Our work becomes an expression of who we are. If we are lucky. At first glance it may seem that all yurts are equal, that a yurt is simply just that, a yurt. But in fact, like all nouns, they hide something. A name, a moniker is useful to help us communicate and yet when we look carefully they hide what is there….is it a car or is that a piece of art with an engine? It is only when we stop to feel it, to pause and sense how that “car” feels to us that we recognise it is far more than the three letters, c a r.
It is the same for yurts...at least we want that to be the case, for you to experience more than a name, a function, a shape, to perceive and experience something we might describe as magical.. Beautiful places and spaces are not random affairs, they are precisely knowable and we can create them…
Architect and visionary, Christopher Alexander, quoted above, has written extensively about this specialness, this unnamable feel we recognise in all great buildings. When we make a yurt it is with this very vision, this ancient sense, what Alexander calls the Timeless Way…
“It is not possible to make great buildings, or great towns, beautiful places, places where you feel yourself, places where you feel alive, except by following this way. And, as you will see, this way will lead anyone who looks for it to buildings which are themselves as ancient in their form, as the trees and hills, and as our faces are”.

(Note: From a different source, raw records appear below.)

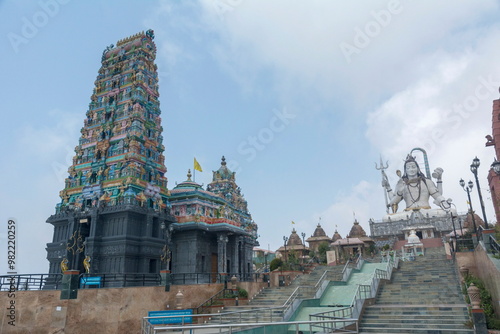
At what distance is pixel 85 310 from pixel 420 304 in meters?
16.6

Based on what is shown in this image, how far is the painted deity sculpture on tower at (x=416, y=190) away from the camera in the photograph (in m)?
56.3

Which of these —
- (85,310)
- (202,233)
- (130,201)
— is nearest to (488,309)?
(85,310)

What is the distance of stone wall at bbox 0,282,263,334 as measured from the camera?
16172mm

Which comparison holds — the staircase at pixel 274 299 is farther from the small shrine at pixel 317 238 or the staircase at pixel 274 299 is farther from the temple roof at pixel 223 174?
the small shrine at pixel 317 238

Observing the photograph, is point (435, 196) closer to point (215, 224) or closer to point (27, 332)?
point (215, 224)

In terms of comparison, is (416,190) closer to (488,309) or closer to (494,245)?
(494,245)

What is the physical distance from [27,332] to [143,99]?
947 inches

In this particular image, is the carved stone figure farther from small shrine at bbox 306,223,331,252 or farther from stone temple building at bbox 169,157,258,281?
stone temple building at bbox 169,157,258,281

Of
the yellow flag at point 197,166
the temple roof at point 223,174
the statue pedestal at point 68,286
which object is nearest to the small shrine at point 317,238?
the temple roof at point 223,174

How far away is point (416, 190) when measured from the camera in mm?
58250

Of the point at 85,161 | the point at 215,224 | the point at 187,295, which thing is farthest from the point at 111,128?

...places where you feel alive...nourished and most of all yourself...this is and has always been our goal in yurt making. We had a great many generations of teachers who crafted these structures in a time when humans were much closer to this “quality with no name”, this timeless way.
The ancient nomads who walked the bare earth for 1000s of years, herding and wandering the ancient plains...these ancient peoples...as old as the hills forged the their own souls into the humble yurt.
As the years pass, it seems to me we are invited to a dance, invited to dance to life´s tune, to find its expression in our living...this isn't easy in today's mechanical world...where everything is governed by a way of thinking that was so alien to the ancients as it is normal for us. Some call it spirit, or the Timeless Way, the quality with no name...whatever we name it it is sadly missing from much of our environment and the places we inhabit.
It is our joy, that in a small but significant way, we re-include this timeless way into our crafts and support the rediscovery of this most ancient and vital of forces.